[EXERCISE AIM]
Reproduce verbatim the portion of the data historian text below, starting at "For example, in" and ending at "improve resource utilization.".

[EXCERPTED TEXT]

=======

The data historian market is aware of this and is rapidly modernizing. Yet, for most companies, it’s still fairly cumbersome to move data from offline OT systems into online IT systems (which include AI and ML solutions).
In this article, I’ll look at the weaknesses of legacy data historians and how the market is adapting to overcome these weaknesses. I’ll also look at whether data historians (legacy or modern) are always the best source of OT data, and when it's better to bypass them altogether.
It’s time to adapt or be left behind
For a long time, it’s been easy to tune out the industry 4.0 hype (just like it's been easy to tune out today’s AI hype). There’s been a lot of hot air, but we have also seen early adopters make eye-opening efficiency gains.
For example, in computer-aided design (CAD), generative AI is being used to accelerate product design processes. About 70% of manufacturers are now using this technology for discrete processes, reporting significant time savings. ABB and Schneider Electric have respectively developed comprehensive AI-driven solutions like ABB Ability™ and EcoStruxure™, which optimize industrial operations, enhance energy efficiency, and improve resource utilization.

=======

[MATERIAL PROVIDED]
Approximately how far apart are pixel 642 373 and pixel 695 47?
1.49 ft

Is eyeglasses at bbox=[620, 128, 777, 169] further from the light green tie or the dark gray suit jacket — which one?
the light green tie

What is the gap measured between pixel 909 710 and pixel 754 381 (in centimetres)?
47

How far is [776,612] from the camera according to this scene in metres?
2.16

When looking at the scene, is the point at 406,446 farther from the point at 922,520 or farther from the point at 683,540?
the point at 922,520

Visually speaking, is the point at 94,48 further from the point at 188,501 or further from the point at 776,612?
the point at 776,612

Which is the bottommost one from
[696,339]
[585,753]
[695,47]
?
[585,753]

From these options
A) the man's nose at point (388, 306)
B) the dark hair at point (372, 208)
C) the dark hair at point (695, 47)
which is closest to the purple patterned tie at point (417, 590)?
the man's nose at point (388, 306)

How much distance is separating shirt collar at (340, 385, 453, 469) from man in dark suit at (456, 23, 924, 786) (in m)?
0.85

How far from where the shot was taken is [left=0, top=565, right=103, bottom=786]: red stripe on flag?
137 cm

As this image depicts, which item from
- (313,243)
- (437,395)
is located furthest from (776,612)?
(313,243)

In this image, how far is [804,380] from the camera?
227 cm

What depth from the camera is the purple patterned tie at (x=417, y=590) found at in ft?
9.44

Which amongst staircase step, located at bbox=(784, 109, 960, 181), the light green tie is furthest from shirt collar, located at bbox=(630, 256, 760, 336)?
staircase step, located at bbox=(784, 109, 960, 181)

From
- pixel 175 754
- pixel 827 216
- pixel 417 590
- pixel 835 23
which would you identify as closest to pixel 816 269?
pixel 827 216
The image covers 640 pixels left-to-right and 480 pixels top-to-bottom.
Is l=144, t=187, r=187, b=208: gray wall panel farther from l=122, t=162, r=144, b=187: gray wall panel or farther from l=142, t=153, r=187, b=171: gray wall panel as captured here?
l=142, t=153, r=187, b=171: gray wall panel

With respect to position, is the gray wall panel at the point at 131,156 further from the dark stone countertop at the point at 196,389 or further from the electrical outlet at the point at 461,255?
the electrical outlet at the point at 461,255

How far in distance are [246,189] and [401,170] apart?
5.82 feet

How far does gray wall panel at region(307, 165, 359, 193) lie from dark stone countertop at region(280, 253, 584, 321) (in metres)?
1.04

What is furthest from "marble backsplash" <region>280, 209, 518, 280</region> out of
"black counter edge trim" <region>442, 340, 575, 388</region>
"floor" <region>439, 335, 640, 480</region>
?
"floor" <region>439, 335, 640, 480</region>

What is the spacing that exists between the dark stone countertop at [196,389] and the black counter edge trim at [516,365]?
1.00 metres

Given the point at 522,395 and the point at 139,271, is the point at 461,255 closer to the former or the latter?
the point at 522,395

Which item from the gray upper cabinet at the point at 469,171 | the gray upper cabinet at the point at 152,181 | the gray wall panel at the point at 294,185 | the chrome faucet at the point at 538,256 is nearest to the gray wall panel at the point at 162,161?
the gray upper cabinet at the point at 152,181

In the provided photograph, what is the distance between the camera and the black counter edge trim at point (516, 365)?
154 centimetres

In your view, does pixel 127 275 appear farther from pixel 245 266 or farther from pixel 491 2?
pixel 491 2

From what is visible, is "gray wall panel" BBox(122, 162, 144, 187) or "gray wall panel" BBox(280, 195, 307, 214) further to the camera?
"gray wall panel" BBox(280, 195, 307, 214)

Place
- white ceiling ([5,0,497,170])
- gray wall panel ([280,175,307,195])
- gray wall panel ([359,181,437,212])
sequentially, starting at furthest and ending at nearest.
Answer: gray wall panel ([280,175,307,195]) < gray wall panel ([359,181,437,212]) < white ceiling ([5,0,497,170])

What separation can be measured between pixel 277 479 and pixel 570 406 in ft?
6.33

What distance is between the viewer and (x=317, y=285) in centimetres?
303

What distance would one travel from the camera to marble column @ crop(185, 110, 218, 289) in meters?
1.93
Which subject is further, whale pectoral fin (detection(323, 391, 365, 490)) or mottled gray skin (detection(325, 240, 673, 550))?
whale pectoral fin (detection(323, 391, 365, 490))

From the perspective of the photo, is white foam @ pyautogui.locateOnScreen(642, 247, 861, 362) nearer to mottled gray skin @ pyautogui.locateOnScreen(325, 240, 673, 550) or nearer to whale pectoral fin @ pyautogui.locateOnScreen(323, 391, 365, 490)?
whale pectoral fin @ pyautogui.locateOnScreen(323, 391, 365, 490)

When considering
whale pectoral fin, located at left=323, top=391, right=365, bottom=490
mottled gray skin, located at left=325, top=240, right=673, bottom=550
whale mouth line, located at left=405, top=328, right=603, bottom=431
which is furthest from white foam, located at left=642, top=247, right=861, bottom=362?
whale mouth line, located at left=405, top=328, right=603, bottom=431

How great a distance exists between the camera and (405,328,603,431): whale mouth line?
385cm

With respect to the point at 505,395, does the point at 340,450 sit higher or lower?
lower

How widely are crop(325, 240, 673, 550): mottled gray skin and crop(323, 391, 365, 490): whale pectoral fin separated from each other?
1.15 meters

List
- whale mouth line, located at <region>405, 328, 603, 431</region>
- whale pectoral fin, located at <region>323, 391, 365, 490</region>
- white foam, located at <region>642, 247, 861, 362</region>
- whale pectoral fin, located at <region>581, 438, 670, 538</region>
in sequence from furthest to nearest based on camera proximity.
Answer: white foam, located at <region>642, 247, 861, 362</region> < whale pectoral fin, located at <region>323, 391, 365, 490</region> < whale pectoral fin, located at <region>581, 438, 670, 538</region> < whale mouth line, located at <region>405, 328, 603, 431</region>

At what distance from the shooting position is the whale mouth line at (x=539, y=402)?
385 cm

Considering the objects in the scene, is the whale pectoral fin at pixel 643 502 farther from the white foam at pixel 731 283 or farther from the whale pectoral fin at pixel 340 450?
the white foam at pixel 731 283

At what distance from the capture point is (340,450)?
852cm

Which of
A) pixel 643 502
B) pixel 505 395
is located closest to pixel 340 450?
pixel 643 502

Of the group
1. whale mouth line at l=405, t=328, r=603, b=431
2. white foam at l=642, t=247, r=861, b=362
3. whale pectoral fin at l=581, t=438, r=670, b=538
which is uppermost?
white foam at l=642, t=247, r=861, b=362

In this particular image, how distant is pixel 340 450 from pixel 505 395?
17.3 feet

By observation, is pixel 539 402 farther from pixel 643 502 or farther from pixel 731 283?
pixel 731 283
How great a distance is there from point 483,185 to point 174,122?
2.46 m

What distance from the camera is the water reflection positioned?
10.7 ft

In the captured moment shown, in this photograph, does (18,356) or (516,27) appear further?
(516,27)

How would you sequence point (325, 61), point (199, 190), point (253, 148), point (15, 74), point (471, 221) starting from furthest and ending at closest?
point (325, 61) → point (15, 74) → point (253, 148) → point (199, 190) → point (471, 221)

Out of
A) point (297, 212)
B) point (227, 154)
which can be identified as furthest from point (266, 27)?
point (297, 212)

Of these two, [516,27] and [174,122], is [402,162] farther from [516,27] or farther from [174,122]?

=======

[EXERCISE RESPONSE]
For example, in computer-aided design (CAD), generative AI is being used to accelerate product design processes. About 70% of manufacturers are now using this technology for discrete processes, reporting significant time savings. ABB and Schneider Electric have respectively developed comprehensive AI-driven solutions like ABB Ability™ and EcoStruxure™, which optimize industrial operations, enhance energy efficiency, and improve resource utilization.